Design, Test, Repeat: Paths to Elicit Neutralizing Antibodies
A Virtual Mini-Symposium
“Design, Test, Repeat: Paths to Elicit Neutralizing Antibodies” is a 2-hr virtual mini-symposium highlighting some of the latest research in the development of antibody-based HIV vaccines, held on 22 May 2015.
This mini-symposium focuses on selected efforts to design immunogens, develop novel immunization regimens, and track the resulting antibody response with the goal of eliciting broadly protective neutralizing antibodies against HIV. This mini-symposium is inspired by presentations at the “Keystone Symposia March 2015 meeting on “HIV Vaccines” in Banff, Alberta, Canada” and features the following four short, 20 minute talks followed by a panel discussion.
Richard T. Wyatt, IAVI Neutralizing Antibody Center, The Scripps Research Institute
Design of soluble native-like Env proteins
Design of more stabilized native-like Env trimers using native flexibly linked (NFL) and SOSIP approaches opens up new avenues to study Env structure and neutralization mechanisms. These next-generation trimers representing multiple clades also hold promise of presenting to the immune system native Env-like structures, potentially leading to development of more broadly reactive neutralizing antibody responses.

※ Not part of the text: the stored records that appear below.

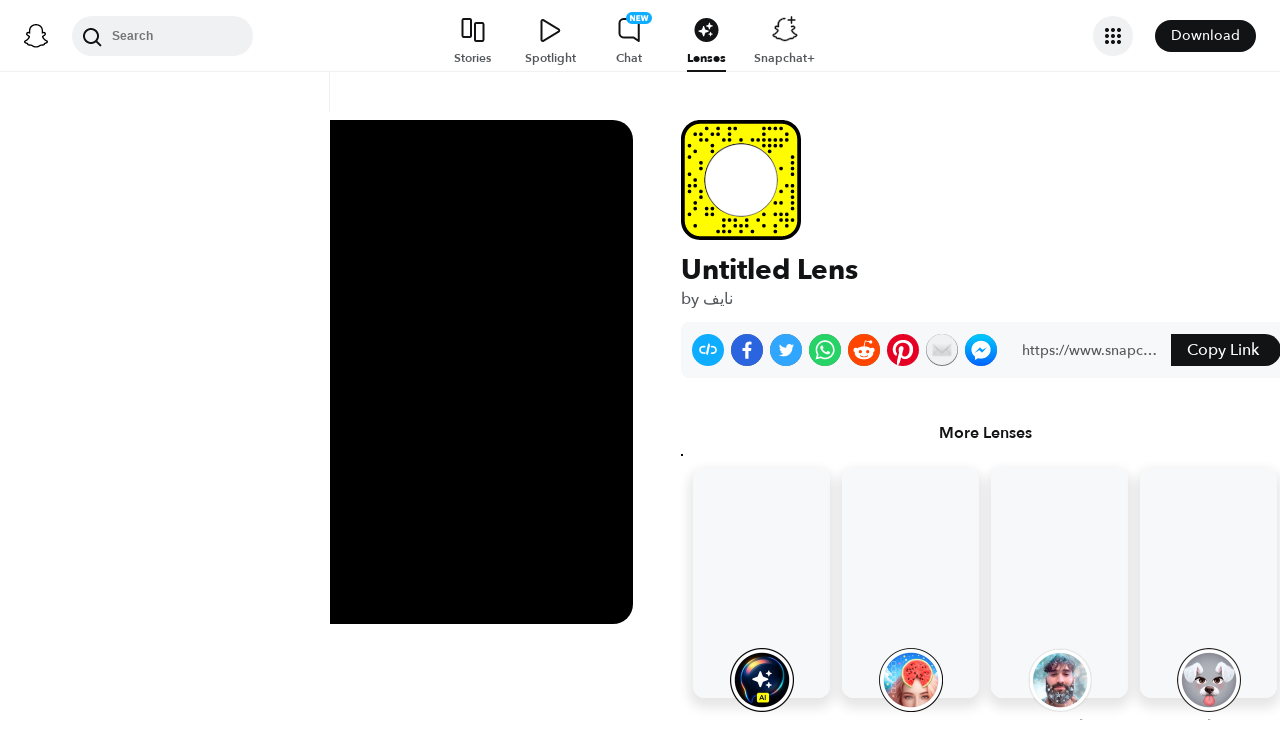

--- FILE ---
content_type: image/svg+xml
request_url: https://app.snapchat.com/web/deeplink/snapcode?data=5ee02604cb904c9c87482c3c32578fb5&version=1&type=svg
body_size: 16873
content:
<?xml version="1.0" encoding="UTF-8" standalone="no"?>
<svg xmlns:xlink="http://www.w3.org/1999/xlink" height="320" version="1.1" viewBox="0 0 320 320" width="320" xmlns="http://www.w3.org/2000/svg">
  <defs>
    <rect height="320" id="rect" rx="51.2" width="320" x="0" y="0"/>
    <clipPath id="clip">
      <use xlink:href="#rect"/>
    </clipPath>
  </defs>
  <image clip-path="url(#clip)" height="62.0%" width="62.0%" x="61.25" xlink:href="[data-uri]" y="61.25"/>
  <path d="M60,160C60,104.78,104.78,60,160,60L160,60C215.22,60,260,104.78,260,160L260,160C260,215.22,215.22,260,160,260L160,260C104.78,260,60,215.22,60,160L60,160M0,268.8C0,297.07,22.93,320,51.2,320L268.8,320C297.07,320,320,297.07,320,268.8L320,51.2C320,22.93,297.07,0,268.8,0L51.2,0C22.93,0,0,22.93,0,51.2L0,268.8" fill="#000000"/>
  <path d="M10,51.2C10,28.45,28.45,10,51.2,10L268.8,10C291.55,10,310,28.45,310,51.2L310,268.8C310,291.55,291.55,310,268.8,310L51.2,310C28.45,310,10,291.55,10,268.8L10,51.2M68.42,17.63A5,5,0,0,0,68.42,27.63A5,5,0,0,0,68.42,17.63M98.95,17.63A5,5,0,0,0,98.95,27.63A5,5,0,0,0,98.95,17.63M129.47,17.63A5,5,0,0,0,129.47,27.63A5,5,0,0,0,129.47,17.63M144.74,17.63A5,5,0,0,0,144.74,27.63A5,5,0,0,0,144.74,17.63M221.05,17.63A5,5,0,0,0,221.05,27.63A5,5,0,0,0,221.05,17.63M236.32,17.63A5,5,0,0,0,236.32,27.63A5,5,0,0,0,236.32,17.63M251.58,17.63A5,5,0,0,0,251.58,27.63A5,5,0,0,0,251.58,17.63M266.84,17.63A5,5,0,0,0,266.84,27.63A5,5,0,0,0,266.84,17.63M37.89,32.89A5,5,0,0,0,37.89,42.89A5,5,0,0,0,37.89,32.89M53.16,32.89A5,5,0,0,0,53.16,42.89A5,5,0,0,0,53.16,32.89M83.68,32.89A5,5,0,0,0,83.68,42.89A5,5,0,0,0,83.68,32.89M98.95,32.89A5,5,0,0,0,98.95,42.89A5,5,0,0,0,98.95,32.89M129.47,32.89A5,5,0,0,0,129.47,42.89A5,5,0,0,0,129.47,32.89M221.05,32.89A5,5,0,0,0,221.05,42.89A5,5,0,0,0,221.05,32.89M282.11,32.89A5,5,0,0,0,282.11,42.89A5,5,0,0,0,282.11,32.89M53.16,48.16A5,5,0,0,0,53.16,58.16A5,5,0,0,0,53.16,48.16M68.42,48.16A5,5,0,0,0,68.42,58.16A5,5,0,0,0,68.42,48.16M114.21,48.16A5,5,0,0,0,114.21,58.16A5,5,0,0,0,114.21,48.16M129.47,48.16A5,5,0,0,0,129.47,58.16A5,5,0,0,0,129.47,48.16M160,48.16A5,5,0,0,0,160,58.16A5,5,0,0,0,160,48.16M190.53,48.16A5,5,0,0,0,190.53,58.16A5,5,0,0,0,190.53,48.16M205.79,48.16A5,5,0,0,0,205.79,58.16A5,5,0,0,0,205.79,48.16M221.05,48.16A5,5,0,0,0,221.05,58.16A5,5,0,0,0,221.05,48.16M236.32,48.16A5,5,0,0,0,236.32,58.16A5,5,0,0,0,236.32,48.16M251.58,48.16A5,5,0,0,0,251.58,58.16A5,5,0,0,0,251.58,48.16M266.84,48.16A5,5,0,0,0,266.84,58.16A5,5,0,0,0,266.84,48.16M282.11,48.16A5,5,0,0,0,282.11,58.16A5,5,0,0,0,282.11,48.16M22.63,63.42A5,5,0,0,0,22.63,73.42A5,5,0,0,0,22.63,63.42M83.68,63.42A5,5,0,0,0,83.68,73.42A5,5,0,0,0,83.68,63.42M221.05,63.42A5,5,0,0,0,221.05,73.42A5,5,0,0,0,221.05,63.42M236.32,63.42A5,5,0,0,0,236.32,73.42A5,5,0,0,0,236.32,63.42M251.58,63.42A5,5,0,0,0,251.58,73.42A5,5,0,0,0,251.58,63.42M266.84,63.42A5,5,0,0,0,266.84,73.42A5,5,0,0,0,266.84,63.42M37.89,78.68A5,5,0,0,0,37.89,88.68A5,5,0,0,0,37.89,78.68M83.68,78.68A5,5,0,0,0,83.68,88.68A5,5,0,0,0,83.68,78.68M236.32,78.68A5,5,0,0,0,236.32,88.68A5,5,0,0,0,236.32,78.68M22.63,93.95A5,5,0,0,0,22.63,103.95A5,5,0,0,0,22.63,93.95M297.37,93.95A5,5,0,0,0,297.37,103.95A5,5,0,0,0,297.37,93.95M53.16,109.21A5,5,0,0,0,53.16,119.21A5,5,0,0,0,53.16,109.21M297.37,109.21A5,5,0,0,0,297.37,119.21A5,5,0,0,0,297.37,109.21M53.16,124.47A5,5,0,0,0,53.16,134.47A5,5,0,0,0,53.16,124.47M266.84,124.47A5,5,0,0,0,266.84,134.47A5,5,0,0,0,266.84,124.47M297.37,124.47A5,5,0,0,0,297.37,134.47A5,5,0,0,0,297.37,124.47M22.63,139.74A5,5,0,0,0,22.63,149.74A5,5,0,0,0,22.63,139.74M297.37,139.74A5,5,0,0,0,297.37,149.74A5,5,0,0,0,297.37,139.74M37.89,155A5,5,0,0,0,37.89,165A5,5,0,0,0,37.89,155M22.63,170.26A5,5,0,0,0,22.63,180.26A5,5,0,0,0,22.63,170.26M37.89,170.26A5,5,0,0,0,37.89,180.26A5,5,0,0,0,37.89,170.26M282.11,170.26A5,5,0,0,0,282.11,180.26A5,5,0,0,0,282.11,170.26M297.37,170.26A5,5,0,0,0,297.37,180.26A5,5,0,0,0,297.37,170.26M22.63,185.53A5,5,0,0,0,22.63,195.53A5,5,0,0,0,22.63,185.53M53.16,185.53A5,5,0,0,0,53.16,195.53A5,5,0,0,0,53.16,185.53M266.84,185.53A5,5,0,0,0,266.84,195.53A5,5,0,0,0,266.84,185.53M297.37,185.53A5,5,0,0,0,297.37,195.53A5,5,0,0,0,297.37,185.53M53.16,200.79A5,5,0,0,0,53.16,210.79A5,5,0,0,0,53.16,200.79M297.37,200.79A5,5,0,0,0,297.37,210.79A5,5,0,0,0,297.37,200.79M37.89,216.05A5,5,0,0,0,37.89,226.05A5,5,0,0,0,37.89,216.05M251.58,216.05A5,5,0,0,0,251.58,226.05A5,5,0,0,0,251.58,216.05M266.84,216.05A5,5,0,0,0,266.84,226.05A5,5,0,0,0,266.84,216.05M297.37,216.05A5,5,0,0,0,297.37,226.05A5,5,0,0,0,297.37,216.05M37.89,231.32A5,5,0,0,0,37.89,241.32A5,5,0,0,0,37.89,231.32M68.42,231.32A5,5,0,0,0,68.42,241.32A5,5,0,0,0,68.42,231.32M83.68,231.32A5,5,0,0,0,83.68,241.32A5,5,0,0,0,83.68,231.32M297.37,231.32A5,5,0,0,0,297.37,241.32A5,5,0,0,0,297.37,231.32M22.63,246.58A5,5,0,0,0,22.63,256.58A5,5,0,0,0,22.63,246.58M68.42,246.58A5,5,0,0,0,68.42,256.58A5,5,0,0,0,68.42,246.58M83.68,246.58A5,5,0,0,0,83.68,256.58A5,5,0,0,0,83.68,246.58M221.05,246.58A5,5,0,0,0,221.05,256.58A5,5,0,0,0,221.05,246.58M251.58,246.58A5,5,0,0,0,251.58,256.58A5,5,0,0,0,251.58,246.58M266.84,246.58A5,5,0,0,0,266.84,256.58A5,5,0,0,0,266.84,246.58M282.11,246.58A5,5,0,0,0,282.11,256.58A5,5,0,0,0,282.11,246.58M114.21,261.84A5,5,0,0,0,114.21,271.84A5,5,0,0,0,114.21,261.84M129.47,261.84A5,5,0,0,0,129.47,271.84A5,5,0,0,0,129.47,261.84M144.74,261.84A5,5,0,0,0,144.74,271.84A5,5,0,0,0,144.74,261.84M175.26,261.84A5,5,0,0,0,175.26,271.84A5,5,0,0,0,175.26,261.84M205.79,261.84A5,5,0,0,0,205.79,271.84A5,5,0,0,0,205.79,261.84M266.84,261.84A5,5,0,0,0,266.84,271.84A5,5,0,0,0,266.84,261.84M282.11,261.84A5,5,0,0,0,282.11,271.84A5,5,0,0,0,282.11,261.84M297.37,261.84A5,5,0,0,0,297.37,271.84A5,5,0,0,0,297.37,261.84M37.89,277.11A5,5,0,0,0,37.89,287.11A5,5,0,0,0,37.89,277.11M114.21,277.11A5,5,0,0,0,114.21,287.11A5,5,0,0,0,114.21,277.11M144.74,277.11A5,5,0,0,0,144.74,287.11A5,5,0,0,0,144.74,277.11M160,277.11A5,5,0,0,0,160,287.11A5,5,0,0,0,160,277.11M175.26,277.11A5,5,0,0,0,175.26,287.11A5,5,0,0,0,175.26,277.11M221.05,277.11A5,5,0,0,0,221.05,287.11A5,5,0,0,0,221.05,277.11M251.58,277.11A5,5,0,0,0,251.58,287.11A5,5,0,0,0,251.58,277.11M282.11,277.11A5,5,0,0,0,282.11,287.11A5,5,0,0,0,282.11,277.11M98.95,292.37A5,5,0,0,0,98.95,302.37A5,5,0,0,0,98.95,292.37M114.21,292.37A5,5,0,0,0,114.21,302.37A5,5,0,0,0,114.21,292.37M129.47,292.37A5,5,0,0,0,129.47,302.37A5,5,0,0,0,129.47,292.37M160,292.37A5,5,0,0,0,160,302.37A5,5,0,0,0,160,292.37M190.53,292.37A5,5,0,0,0,190.53,302.37A5,5,0,0,0,190.53,292.37M251.58,292.37A5,5,0,0,0,251.58,302.37A5,5,0,0,0,251.58,292.37M62,160C62,214.12,105.88,258,160,258L160,258C214.12,258,258,214.12,258,160L258,160C258,105.88,214.12,62,160,62L160,62C105.88,62,62,105.88,62,160L62,160" fill="#FFFC00"/>
</svg>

John Mascola, Vaccine Research Center, NIAID, NIH
HIV-1 antibody lineages: Implications for vaccine strategies
The isolation of new neutralizing monoclonal antibodies against the HIV-1 envelope glycoprotein continues to provide insights into regions of Env that can be targeted by active and passive immunization. In addition, there is a growing appreciation that the approach to elicitation of neutralizing antibodies will require both antigenically appropriate antigens, including soluble native trimers, and new strategies of immunization, informed by knowledge of the ontogeny of antibody responses.

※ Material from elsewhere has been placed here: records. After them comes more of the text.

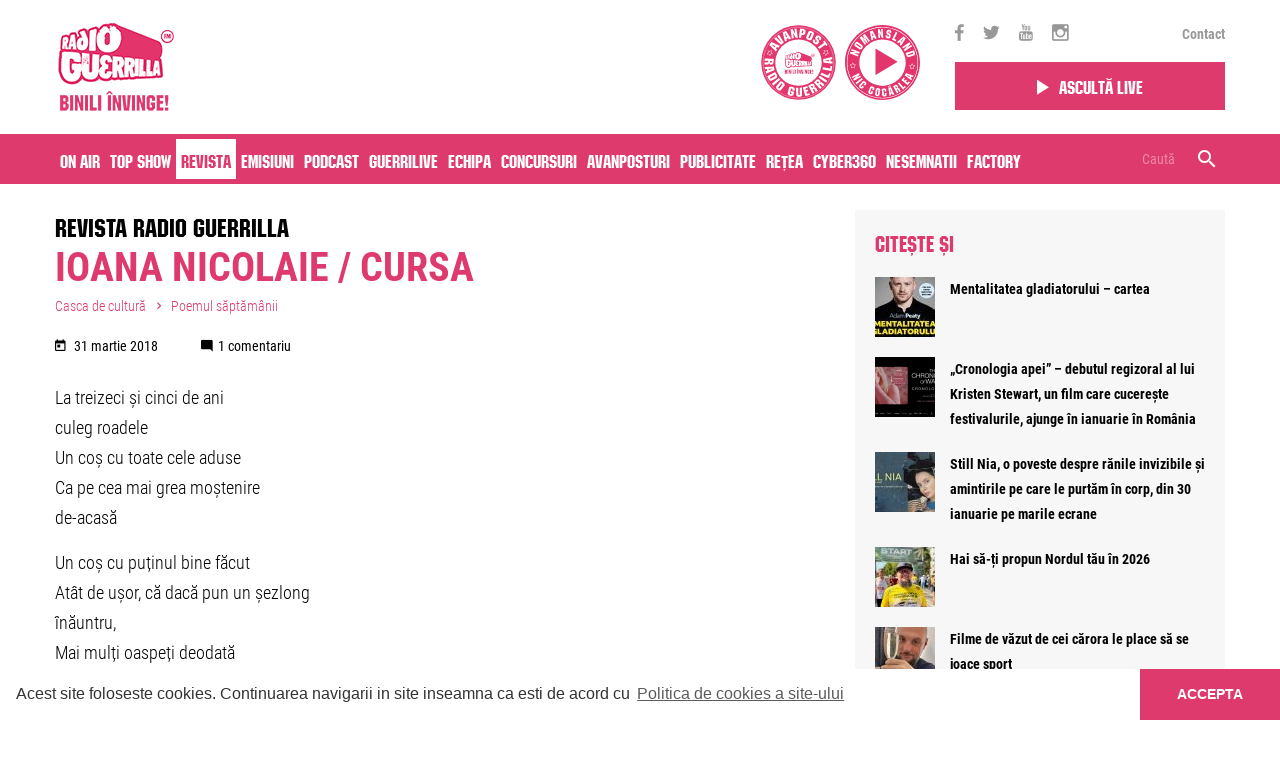

--- FILE ---
content_type: text/javascript;charset=utf-8
request_url: https://p1cluster.cxense.com/p1.js
body_size: 99
content:
cX.library.onP1('37fu8p18nif2nhz8s00daovu5');


--- FILE ---
content_type: text/javascript;charset=utf-8
request_url: https://id.cxense.com/public/user/id?json=%7B%22identities%22%3A%5B%7B%22type%22%3A%22ckp%22%2C%22id%22%3A%22mkj7p6iz8syrt469%22%7D%2C%7B%22type%22%3A%22lst%22%2C%22id%22%3A%2237fu8p18nif2nhz8s00daovu5%22%7D%2C%7B%22type%22%3A%22cst%22%2C%22id%22%3A%2237fu8p18nif2nhz8s00daovu5%22%7D%5D%7D&callback=cXJsonpCB2
body_size: 206
content:
/**/
cXJsonpCB2({"httpStatus":200,"response":{"userId":"cx:1xt8c10ybyk5s1ebw63g99xxso:qhzuxn4u6tqk","newUser":false}})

Larry Liao, Duke Human Vaccine Institute, Duke University School of Medicine
Pathways and mechanisms of broadly reactive neutralizing antibody induction
Studies of infected individuals described sequential changes in bNAbs during their evolution from germline ancestors to mature forms and matched them to the corresponding changes in Env sequence occurring during immune escape. These findings have led to the design of immunization strategies in which multiple sequential forms of Env are used to guide antibody maturation along pathways predicted to lead to formation of bNAbs. Studies in humans that make bNAbs have demonstrated mechanism of bNAb generation, and identified potential challenges that need to be overcome in future work.
Gunilla Karlsson Hedestam, Department of Microbiology, Tumor and Cell Biology, Karolinska Institutet
Tracking induced antibody responses
The evolution of HIV-1 Env trimer-specific antibody responses has been tracked in immunized rhesus macaques following single cell sorting and characterization of isolated monoclonal antibodies (MAbs). The MAbs were genetically diverse, even within groups of Abs targeting the same sub-determinant of Env, consistent with a highly polyclonal response. MAbs directed against the CD4 binding site (CD4bs) and the V3 region accounted for the neutralizing activity observed in the plasma of the animal from which they were cloned. We further show that removal of a single N-linked glycosylation site at the base of the V3 region rendered several tier 2 viruses sensitive to the vaccine-induced V3- and CD4bs-directed MAbs, highlighting the effective immune shielding by this glycan. These detailed studies establish baseline results and an approach that will next be applied to evaluate B cell responses elicited by the new generation well-folded trimers now available.